4. Pedagogy of the Oppressed

by Paulo Freire

Paulo Freire was a radical theorist and educator of poor, oppressed populations in Brazil. That is until he was exiled.

I won't go about explaining all of Freire's contributions to radical and progressive education. Instead I'll just go on a riff about how this book has helped me figure out a few of my own teacher/student problems.

For instance, Friere's ideas have helped to explain the causes of student resistance. Many students who resist are doing so because their (our) natural and constant drive to "become fully human" in classrooms that more often than not frustrate their persuits. More specifically, they are being frustrated in the teacher-centered classroom, where they are required to be spectators instead of active seekers and learners. Too often, school is made up of teachers acting as if they are merely one-way transmitters and filters of compartmentalized bits of information. In what Freire calls a "banking approach" to teaching (one that assumes students come to the classroom empty of knowledge, needing the deposits made by a teacher in order to grow), students are fed information and are required to store it in memory despite the fact that the information is not made relevant. Having not experienced the information in any real sense, having little other reason to memorize the information, students often find themselves just doing what they are told. If you do it well, you are an "achiever." One affect of this kind of education is the production of an obedient population who do what they're told (whether it's intentional on the teacher's part or not). But this is incompatible with students' natural drive to experience things and to create meaning themselves. As Freire argues, people should be seen as "re-creators" of knowledge that they are, not spectators watching someone else talk about it.
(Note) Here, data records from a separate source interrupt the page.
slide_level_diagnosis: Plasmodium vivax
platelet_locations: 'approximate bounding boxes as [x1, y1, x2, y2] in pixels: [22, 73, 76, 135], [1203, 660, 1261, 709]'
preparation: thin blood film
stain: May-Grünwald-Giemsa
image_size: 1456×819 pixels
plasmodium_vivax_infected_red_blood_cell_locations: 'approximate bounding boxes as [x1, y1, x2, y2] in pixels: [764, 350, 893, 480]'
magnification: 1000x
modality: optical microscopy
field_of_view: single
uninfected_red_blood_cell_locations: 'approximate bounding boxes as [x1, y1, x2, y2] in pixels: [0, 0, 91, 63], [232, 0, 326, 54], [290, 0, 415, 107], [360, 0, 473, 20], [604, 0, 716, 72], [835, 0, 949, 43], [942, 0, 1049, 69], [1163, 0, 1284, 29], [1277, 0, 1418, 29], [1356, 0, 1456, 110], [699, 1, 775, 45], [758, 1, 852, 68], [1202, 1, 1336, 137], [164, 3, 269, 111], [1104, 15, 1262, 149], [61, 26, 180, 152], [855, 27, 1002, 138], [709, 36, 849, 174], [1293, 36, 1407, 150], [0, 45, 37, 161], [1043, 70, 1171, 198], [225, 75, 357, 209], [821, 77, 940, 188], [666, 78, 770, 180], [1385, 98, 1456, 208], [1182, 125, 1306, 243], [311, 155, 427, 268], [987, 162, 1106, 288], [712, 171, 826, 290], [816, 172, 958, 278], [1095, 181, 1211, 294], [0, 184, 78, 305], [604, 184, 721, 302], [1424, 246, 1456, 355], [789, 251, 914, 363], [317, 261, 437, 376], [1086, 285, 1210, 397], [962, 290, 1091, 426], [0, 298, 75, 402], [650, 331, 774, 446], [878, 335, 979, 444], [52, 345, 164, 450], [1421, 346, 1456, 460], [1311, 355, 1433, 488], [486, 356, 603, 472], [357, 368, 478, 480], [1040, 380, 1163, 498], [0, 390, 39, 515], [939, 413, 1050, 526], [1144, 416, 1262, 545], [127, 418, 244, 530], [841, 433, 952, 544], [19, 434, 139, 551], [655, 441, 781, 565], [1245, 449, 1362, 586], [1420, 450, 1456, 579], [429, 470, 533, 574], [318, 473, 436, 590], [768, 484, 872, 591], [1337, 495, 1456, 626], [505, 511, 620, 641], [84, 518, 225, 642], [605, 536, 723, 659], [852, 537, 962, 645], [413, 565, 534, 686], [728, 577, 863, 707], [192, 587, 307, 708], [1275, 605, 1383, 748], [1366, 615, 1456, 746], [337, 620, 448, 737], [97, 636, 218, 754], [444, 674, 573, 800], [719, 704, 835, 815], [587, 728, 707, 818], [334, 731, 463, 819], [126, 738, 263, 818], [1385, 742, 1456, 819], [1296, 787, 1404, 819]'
Freire's definition of "dialogue" holds the key to fostering the kind of exploration and learning we've been talking and reading about. To Freire, dialogue is not simply the Q & A type conversation (that inevitabley leads to the teacher's ideas) we've all experienced as students. Nor is dialogue merely a conversation between teacher and students. Rather it is open-ended exploratoration created and driven by the students and teacher in a given moment. What inevitably will be discovered cannot be planned by the teacher ahead of time. Such dialogue will take on character of it's own, which will be born of the contributions of students and teacher equally in a given time and place. True dialogue cannot happen in a vaccum, as we imagine when we write lesson plans ruled by method, content or authoritative teacher expectations.

In short, Freire is talking about democratizing the classroom. But this little blurb is selfish and hasn't done much to explain Freire's larger goal, which is to liberate the oppressed by means of an education that provides a practice ground for inquiry, critical thinking, and action. I suppose, though, I have highlighted some of his ideas.


Jarrett said...

And how has it helped you figure out some of the problems (behavior, or learning) ou have had as the teacher in the student teacher relationship?
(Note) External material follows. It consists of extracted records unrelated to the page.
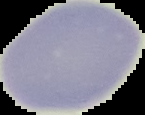 From a thin blood smear. Malaria status: uninfected. Image is 145×115 pixels. The area outside the segmented cell region is set to black.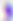
Summary:
  - Identification: Toxoplasma gondii
  - Modality: micrograph
  - Magnification: 400x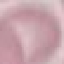

result = negative for malaria parasites
capture = smartphone through the microscope eyepiece
preparation = thin blood smear
image type = automatically extracted cell patch, resized to 64 × 64 pixels
stain = Giemsa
I haven't read his book in a long long time.

Time for a reread.

The questiion really, in whoo is the cennter of the classroom, the student or the teacher, seems to be how does the teacher transmit the information that he, and often the state/school district, feels is relevant? And then how does he assess whether the student has learned that information? Obviously in the States ed policy people feel like assessing student understanding is the same as figuring out is what is wrong with a computer, a car, or a piece of machinery. The students have become a means of production - they produce tests scores which are the diagnostics about whether or not the teachers are being effective.
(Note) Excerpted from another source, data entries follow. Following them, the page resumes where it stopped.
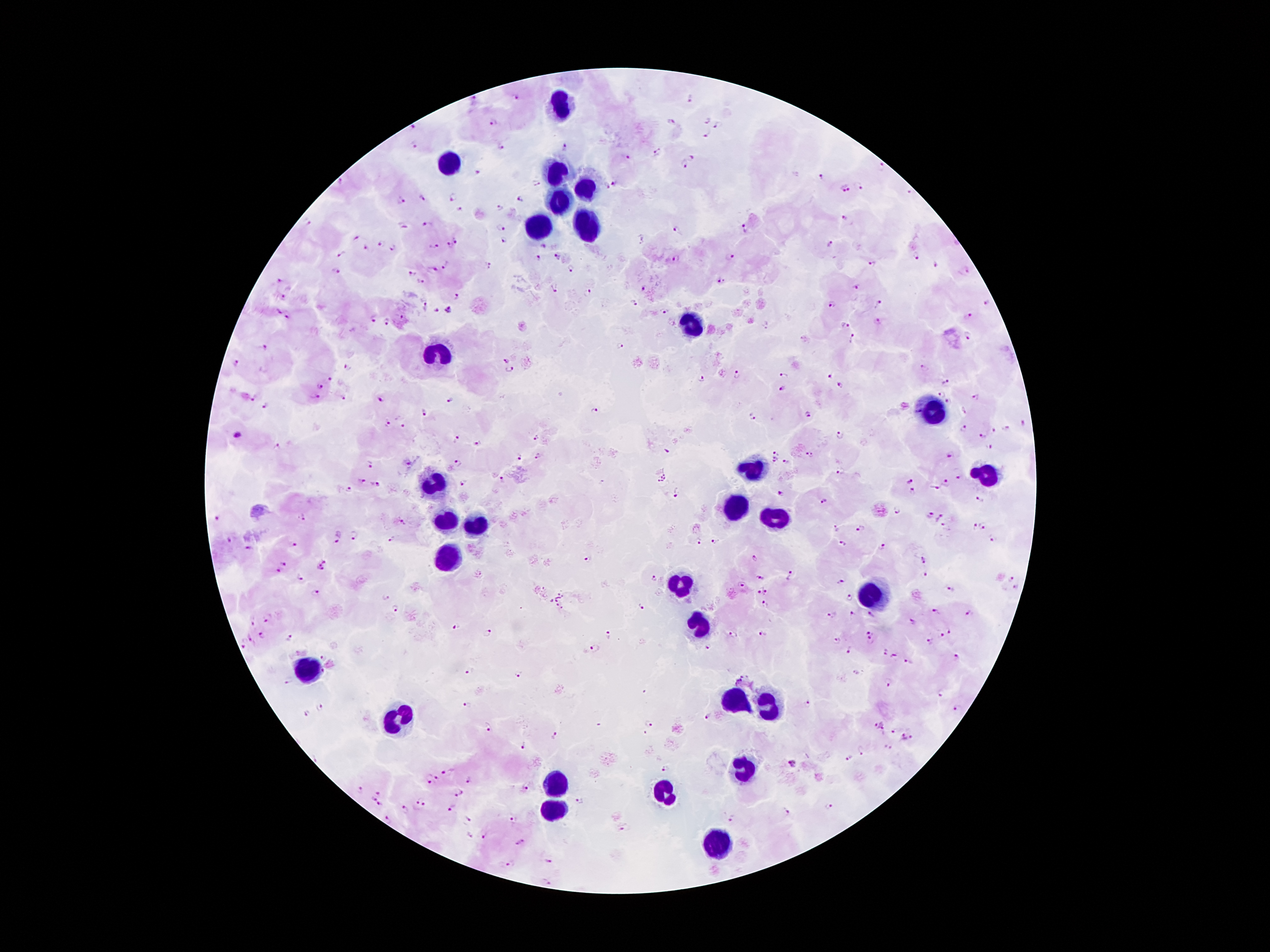

Approximate object centers, in pixels from the top-left corner.
Summary:
  - Leukocyte locations: (x=559, y=105), (x=450, y=164), (x=555, y=176), (x=585, y=187), (x=559, y=204), (x=536, y=229), (x=585, y=229), (x=690, y=329), (x=433, y=351), (x=933, y=411), (x=753, y=468), (x=988, y=478), (x=435, y=485), (x=734, y=509), (x=778, y=518), (x=446, y=521), (x=471, y=523), (x=450, y=562), (x=677, y=586), (x=872, y=598), (x=698, y=626), (x=305, y=668), (x=734, y=701), (x=767, y=706), (x=393, y=721), (x=744, y=773), (x=555, y=786), (x=660, y=791), (x=553, y=812), (x=717, y=847)
  - Malaria parasite locations: (x=516, y=96), (x=474, y=99), (x=689, y=100), (x=706, y=120), (x=670, y=121), (x=493, y=124), (x=412, y=128), (x=716, y=128), (x=705, y=135), (x=413, y=146), (x=500, y=146), (x=564, y=150), (x=658, y=153), (x=693, y=157), (x=628, y=158), (x=684, y=166), (x=881, y=167), (x=478, y=173), (x=822, y=175), (x=340, y=180), (x=534, y=181), (x=613, y=183), (x=858, y=185), (x=845, y=187), (x=909, y=193), (x=452, y=196), (x=420, y=199), (x=520, y=199), (x=402, y=200), (x=500, y=208), (x=459, y=209), (x=845, y=218), (x=307, y=223), (x=429, y=225), (x=401, y=226), (x=501, y=228), (x=745, y=228), (x=677, y=229), (x=355, y=237), (x=502, y=239), (x=379, y=243), (x=451, y=243), (x=828, y=243), (x=433, y=245), (x=544, y=245), (x=365, y=249), (x=392, y=249), (x=340, y=255), (x=558, y=255), (x=538, y=257), (x=916, y=257), (x=677, y=259), (x=731, y=259), (x=489, y=264), (x=871, y=264), (x=447, y=266), (x=934, y=267), (x=572, y=269), (x=434, y=270), (x=337, y=272), (x=412, y=272), (x=968, y=272), (x=279, y=279), (x=419, y=282), (x=721, y=282), (x=555, y=288), (x=855, y=288), (x=643, y=289), (x=586, y=293), (x=282, y=295), (x=456, y=296), (x=633, y=303), (x=879, y=303), (x=986, y=303), (x=832, y=305), (x=424, y=308), (x=449, y=308), (x=278, y=310), (x=435, y=311), (x=661, y=312), (x=968, y=315), (x=286, y=318), (x=373, y=319), (x=878, y=321), (x=387, y=322), (x=845, y=325), (x=968, y=333), (x=853, y=339), (x=619, y=343), (x=264, y=350), (x=504, y=360), (x=236, y=364), (x=346, y=367), (x=925, y=368), (x=510, y=371), (x=738, y=372), (x=784, y=377), (x=830, y=377), (x=699, y=379), (x=329, y=381), (x=947, y=384), (x=319, y=385), (x=841, y=386), (x=783, y=389), (x=941, y=395), (x=254, y=396), (x=314, y=397), (x=976, y=397), (x=342, y=399), (x=450, y=399), (x=380, y=400), (x=949, y=401), (x=266, y=406), (x=594, y=411), (x=963, y=411), (x=425, y=412), (x=808, y=414), (x=751, y=417), (x=386, y=421), (x=1023, y=424), (x=402, y=427), (x=963, y=429), (x=1009, y=429), (x=994, y=431), (x=840, y=434), (x=238, y=435), (x=982, y=436), (x=536, y=437), (x=458, y=438), (x=475, y=443), (x=276, y=446), (x=990, y=447), (x=775, y=452), (x=534, y=455), (x=950, y=455), (x=522, y=456), (x=810, y=456), (x=776, y=460), (x=786, y=461), (x=408, y=463), (x=459, y=463), (x=368, y=464), (x=840, y=472), (x=959, y=477), (x=361, y=480), (x=500, y=480), (x=910, y=481), (x=945, y=483), (x=375, y=485), (x=461, y=485), (x=935, y=487), (x=348, y=489), (x=912, y=490), (x=781, y=492), (x=677, y=493), (x=980, y=501), (x=825, y=502), (x=896, y=511), (x=304, y=516), (x=930, y=516), (x=938, y=517), (x=217, y=520), (x=402, y=521), (x=983, y=526), (x=945, y=527), (x=974, y=527), (x=860, y=529), (x=836, y=530), (x=352, y=533), (x=337, y=535), (x=389, y=538), (x=228, y=539), (x=992, y=540), (x=699, y=542), (x=717, y=542), (x=293, y=544), (x=842, y=544), (x=882, y=548), (x=249, y=549), (x=587, y=558), (x=754, y=558), (x=924, y=560), (x=283, y=563), (x=325, y=565), (x=276, y=572), (x=926, y=575), (x=791, y=576), (x=300, y=577), (x=655, y=578), (x=762, y=578), (x=1012, y=579), (x=842, y=582), (x=742, y=585), (x=951, y=587), (x=1015, y=588), (x=765, y=591), (x=318, y=592), (x=758, y=593), (x=384, y=597), (x=850, y=599), (x=765, y=604), (x=640, y=606), (x=395, y=608), (x=937, y=611), (x=969, y=613), (x=832, y=614), (x=852, y=614), (x=871, y=614), (x=266, y=619), (x=253, y=622), (x=912, y=622), (x=457, y=626), (x=870, y=631), (x=950, y=631), (x=489, y=632), (x=734, y=634), (x=764, y=634), (x=262, y=635), (x=608, y=635), (x=943, y=636), (x=289, y=637), (x=249, y=639), (x=836, y=640), (x=870, y=641), (x=930, y=641), (x=244, y=645), (x=711, y=647), (x=595, y=649), (x=849, y=650), (x=887, y=651), (x=895, y=654), (x=323, y=656), (x=955, y=656), (x=909, y=662), (x=470, y=671), (x=323, y=673), (x=518, y=675), (x=286, y=681), (x=888, y=682), (x=940, y=693), (x=467, y=703), (x=810, y=704), (x=320, y=706), (x=956, y=709), (x=307, y=712), (x=708, y=716), (x=648, y=724), (x=880, y=724), (x=489, y=726), (x=891, y=730), (x=644, y=734), (x=556, y=736), (x=903, y=736), (x=910, y=737), (x=525, y=746), (x=887, y=746), (x=862, y=750), (x=849, y=758), (x=792, y=763), (x=665, y=771), (x=447, y=772), (x=437, y=778), (x=427, y=779), (x=468, y=779), (x=525, y=789), (x=361, y=790), (x=377, y=793), (x=459, y=793), (x=372, y=799), (x=421, y=800), (x=580, y=800), (x=380, y=803), (x=830, y=807), (x=405, y=809), (x=451, y=809), (x=784, y=812), (x=512, y=819), (x=731, y=819), (x=469, y=820), (x=389, y=821), (x=621, y=829), (x=470, y=837), (x=484, y=837), (x=521, y=843), (x=550, y=857), (x=510, y=864)
  - Image size: 1270×952 pixels
  - Field of view: one from this slide
  - Capture: smartphone through the microscope eyepiece
  - Stain: Giemsa
  - Preparation: thick blood smear
  - Patient malaria status: positive for Plasmodium falciparum
  - Magnification: 100x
You should also read some John (Taylor?) Gatto. He is the living teaching form of Friere.

Olman Feelyus said...

Seems like an excellent summary to me, though I haven't actually read the book. But your post and Jarrett's response have made me think of a bunch of things. Can we carry on a possibly longer discussion on the forum?

dsgran said...

Great book. A good follow-up is Peter McLaren's "Che Guevara, Paulo Freire, and the Pedagogy of Revolution". He talks a good deal about the common ground between che's politics, Freire's pedagogy, and the necessary need for a democratized, even radical, classroom.

I'd also have to recommend Saul Alinsky's "Rules for Radicals", which I read about the same time; its not so much a book on Pedagogy, but on the purpose and nature of revolution. However, once you've read Friere, the application of Alinsky's ideas are incredibly relevant.

Mustapha Mond said...

I'm totally ripping this off for my Harvard essay.